» EXERCISE AIM: Taking the line that contains "order: Artiodactyla" as the first, copy exactly every line through the last line of the records, and nothing else.

(AVAILABLE DATA begins)

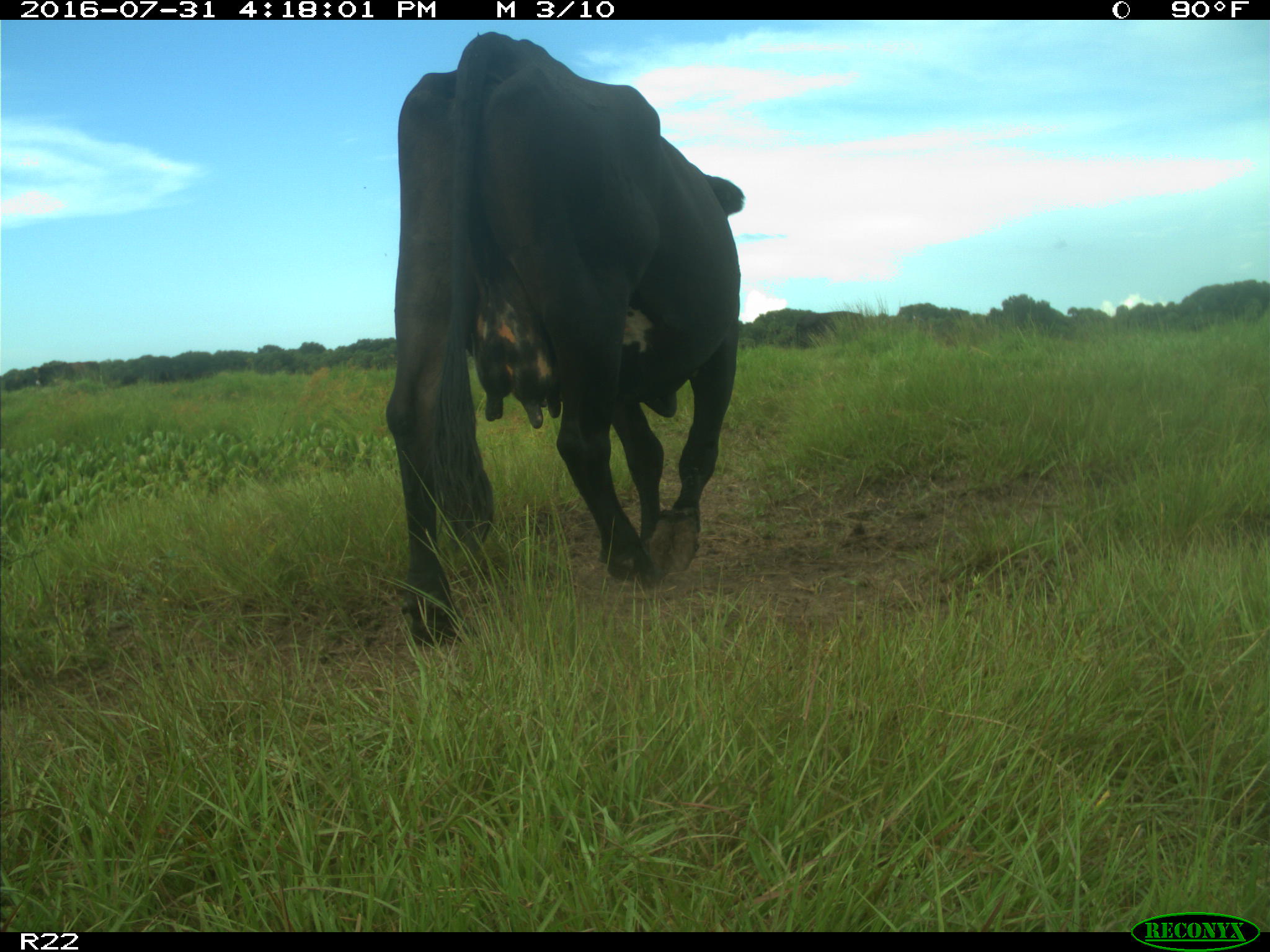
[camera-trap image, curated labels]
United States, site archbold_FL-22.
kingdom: Animalia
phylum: Chordata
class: Mammalia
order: Artiodactyla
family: Bovidae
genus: Bos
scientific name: Bos taurus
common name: domestic cow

(AVAILABLE DATA ends)

» ANSWER BELOW:
order: Artiodactyla
family: Bovidae
genus: Bos
scientific name: Bos taurus
common name: domestic cow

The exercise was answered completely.